SM: Let’s set the stage for the beginning of your personal story. What is the story of Mitch?
MB: I like to quote Oscar Wilde, one of my favorite authors, who wrote a lot of stories in the 19th century. He once wrote “experience is the name we give to our mistakes”. I have 27 years’ worth of experience in the world of television and launching pay TV as well as all kinds of interactive television services in places like New Zealand, Australia, the UK and the United States. It is a culmination of a professional life that started at HBO, then becoming one of the executives that helped start up E! Entertainment Television, start up Sky Network in New Zealand, start-up what now is FOXTEL in Australia, and start-up OpenTV which is software for interactive television that launched on BSkyB in the UK and Dish Network in the United States.
More recently, I helped re-form C-COR, which was recently purchased by ARRIS and was selling cable operators video on demand technology deployed by Comcast, Time Warner and other cable operators. All of those experiences lead up to this moment in time for the creation of what is called ZillionTV.
SM: What was the single biggest mistake in your experience portfolio?

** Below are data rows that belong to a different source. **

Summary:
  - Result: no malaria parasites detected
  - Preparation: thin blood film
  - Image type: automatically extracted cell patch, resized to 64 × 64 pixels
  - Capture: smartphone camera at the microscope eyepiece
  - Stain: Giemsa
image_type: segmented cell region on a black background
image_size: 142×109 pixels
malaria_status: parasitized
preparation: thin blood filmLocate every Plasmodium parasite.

MB: Leaving public service and getting into the private sector. It was one of the hardest transitions in my life. I went from helping people on the street to selling HBO to cable operators. Very hard thing for me to do.

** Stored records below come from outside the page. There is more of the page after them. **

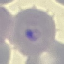 Result: malaria parasites detected. Acquired by smartphone through the microscope eyepiece. Cell patch, automatically extracted from a larger field of view and resized to 64 × 64 pixels. Thin blood film. Giemsa stain.Assess this cell for malaria.
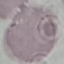
It is uninfected.

Summary:
  - Image type: automatically extracted cell patch, resized to 64 × 64 pixels
  - Preparation: thin blood smear
  - Capture: smartphone camera at the microscope eyepiece
  - Stain: Giemsa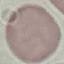

Summary:
  - Result: no malaria parasites seen
  - Preparation: thin smear
  - Image type: cell patch, automatically extracted from a larger field of view and resized to 64 × 64 pixels
  - Capture: smartphone through the microscope eyepiece
  - Stain: Giemsa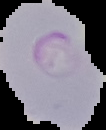
Summary:
  - Image size: 106×130 pixels
  - Malaria status: parasitized
  - Image type: segmented cell region with the area outside set to black
  - Preparation: thin blood film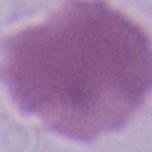

magnification: 1000x
identification: erythrocyte
modality: micrograph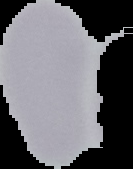

Summary:
  - Malaria status: uninfected
  - Image size: 133×169 pixels
  - Image type: cell region segmented out of the field of view; surrounding area masked to black
  - Preparation: thin blood smear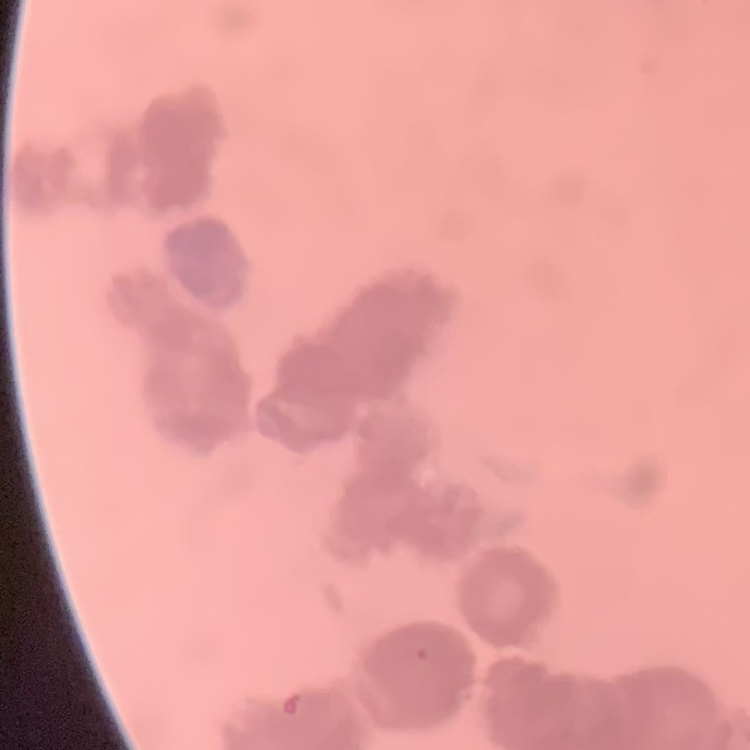

erythrocyte morphology = rouleaux formation
stain = Field's or Giemsa
image type = square crop of a larger photomicrograph
preparation = thin blood film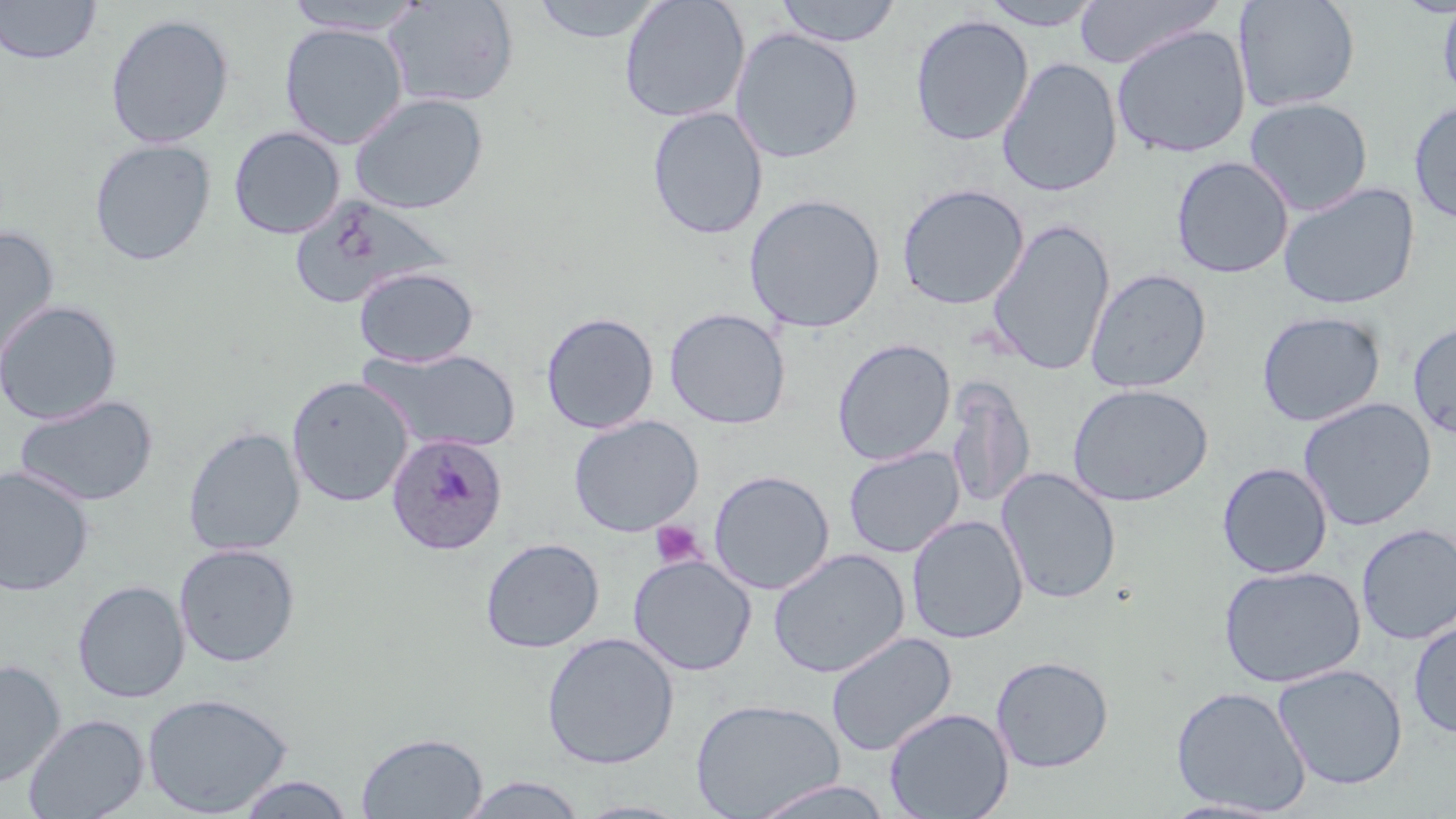
{
  "slide_level_diagnosis": "Plasmodium ovale",
  "stain": "May-Grünwald-Giemsa",
  "plasmodium_ovale_infected_red_blood_cell_locations": "approximate bounding boxes as [x1, y1, x2, y2] in pixels: [386, 433, 508, 556]",
  "image_size": "1456×819 pixels",
  "preparation": "thin blood film",
  "modality": "optical microscopy",
  "uninfected_red_blood_cell_locations": "approximate bounding boxes as [x1, y1, x2, y2] in pixels: [0, 0, 101, 65], [531, 0, 665, 44], [773, 0, 902, 47], [978, 0, 1105, 30], [1073, 0, 1222, 70], [1233, 0, 1361, 113], [282, 1, 428, 35], [382, 1, 519, 109], [619, 1, 750, 123], [1437, 1, 1456, 107], [105, 13, 235, 149], [910, 14, 1033, 146], [279, 23, 408, 149], [1111, 25, 1251, 158], [730, 28, 864, 163], [997, 57, 1123, 198], [349, 92, 489, 215], [1244, 97, 1374, 216], [1408, 100, 1456, 226], [646, 106, 768, 240], [229, 126, 344, 239], [89, 138, 216, 266], [1171, 156, 1294, 279], [1278, 182, 1420, 310], [897, 183, 1029, 310], [743, 193, 885, 333], [289, 194, 454, 310], [986, 219, 1115, 377], [0, 226, 61, 367], [353, 266, 480, 367], [1084, 268, 1212, 394], [0, 299, 122, 424], [664, 307, 791, 429], [1256, 311, 1386, 427], [541, 312, 659, 434], [1407, 320, 1456, 441], [832, 338, 956, 466], [358, 348, 521, 453], [286, 375, 414, 507], [945, 379, 1035, 512], [1067, 383, 1213, 506], [14, 394, 158, 507], [1298, 397, 1436, 531], [568, 415, 704, 537], [183, 426, 305, 557], [843, 446, 965, 558], [1217, 462, 1333, 578], [0, 466, 95, 596], [996, 467, 1121, 605], [708, 469, 835, 595], [906, 515, 1028, 644], [1356, 523, 1456, 645], [480, 537, 604, 654], [174, 543, 301, 667], [768, 548, 910, 679], [628, 554, 757, 676], [1218, 564, 1365, 688], [73, 580, 189, 703], [1408, 618, 1456, 740], [541, 632, 679, 770], [826, 632, 957, 757], [990, 655, 1114, 773], [0, 659, 66, 789], [1272, 663, 1408, 790], [1170, 685, 1312, 816], [142, 691, 293, 817], [690, 697, 844, 818], [884, 707, 1014, 818], [23, 713, 148, 819], [356, 731, 487, 819], [234, 774, 355, 818], [458, 774, 588, 818], [745, 779, 896, 819], [1160, 798, 1290, 818], [571, 799, 693, 818]",
  "field_of_view": "single",
  "platelet_locations": "approximate bounding boxes as [x1, y1, x2, y2] in pixels: [649, 520, 707, 569]",
  "magnification": "1000x"
}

SM: You would have preferred to be President of the United States?
MB: I don’t know if I would go that far. My wife said that someone was either going to shoot me or I was going to die trying to change the world, because I was too idealistic at the time. Giving up a life of helping others who were not as fortunate as me and going to sell HBO to cable operators was literally one of the most difficult things I have ever had to do. But, things worked out as they should and as they always do. So, here I am.
SM: Now here you are starting an interactive television company in a generation where public service is again becoming popular. How do you reconcile that?

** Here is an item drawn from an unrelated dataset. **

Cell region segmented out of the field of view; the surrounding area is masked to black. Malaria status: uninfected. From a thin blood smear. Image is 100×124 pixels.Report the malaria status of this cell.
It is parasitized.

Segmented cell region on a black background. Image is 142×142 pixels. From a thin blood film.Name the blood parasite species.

MB: There are a lot of analogies between what President Obama is doing and what I am trying to do here. He talked about how you must maximize your sense of purpose. That is what “Yes We Can!” is all about. I believe ZillionTV has is maximizing its sense of purpose. This company is not just about interactive or personalized TV. It is about a multidimensional ecosystem grounded in partnerships. It is about a new business model. Thus, based on creating partnerships and a new business ecosystem, ZillionTV is literally changing the world and forming a new industry paradigm.
What President Obama has done in attempting to change the world is the same kind of spirit that has been infused into the foundation of ZillionTV.
SM: Help me frame this discussion with where we are in the industry’s evolution. YouTube was a big splash and almost legitimized the fact that people do view video over the Internet. Hulu seems to be getting a lot of traction.
MB: Those companies have done a terrific job of opening a new door. There is a critical ecosystem and convergence, if you will, of content providers, advertisers, and ISPs that still needs to occur. I mention those three. Sitting above those three at the top of the ladder are consumers. Those companies that understand the relationship between those three entities and how they translate into providing the consumer what they want will win. There are a lot of video companies trying to make their way out there in the market on the Internet side.
We have Hulu, Joost and a total of 238 different Internet TV providers. These are companies that call themselves Internet TV, although they do nothing with the TV itself. They are merely providing video access via a PC, and yes, there are millions of views of video over the Internet daily. Then there are standard cable operators like Comcast and IPTV operators like AT&T U-Verse . There is DirectTV and Dish Network, who cannot do IPTV or deliver broadband based services via satellite, but they do provide video services. All of these “operators” are competing for video subscriptions and against the free and open Internet TV companies that are springing up daily. It’s still TV vs. PC. And, those are all just in this country. Satellite guys are beaming down video into the home but are limited by bandwidth. Telecoms have spent billions on deploying their IPTV services. Cable operators are trying to preserve their world of subscription against all these players by offering the “triple play” of video, voice and high-speed Internet.
The New York Times recently had an article on AT&T and Verizon’s IPTV launches, comparing their different approaches and what degree of success they are actually having. It’s a difficult world for them. These operators are also competing against independent set-top box providers such as Roku and Netflix, the Blu-ray player, TiVo, Vudu, AppleTV and other devices. Consumers have to pay a fee of $99 and up just to get the box. AppleTV is $200 or more. You have to buy these operator’s independent boxes and pay subscriptions to go “over the top” and download or progressively stream or do peer-to-peer in order to get the video into your home. This clogs the broadband pipe, which is causing significant consternation with the operators as Internet video grows in popularity and is using operators’ pipes to get to the consumer directly. The operators’ costs of building those broadband pipes was enormous, yet they are being bypassed. Consumers don’t care about all this, of course. They just want to watch their favorite video programs.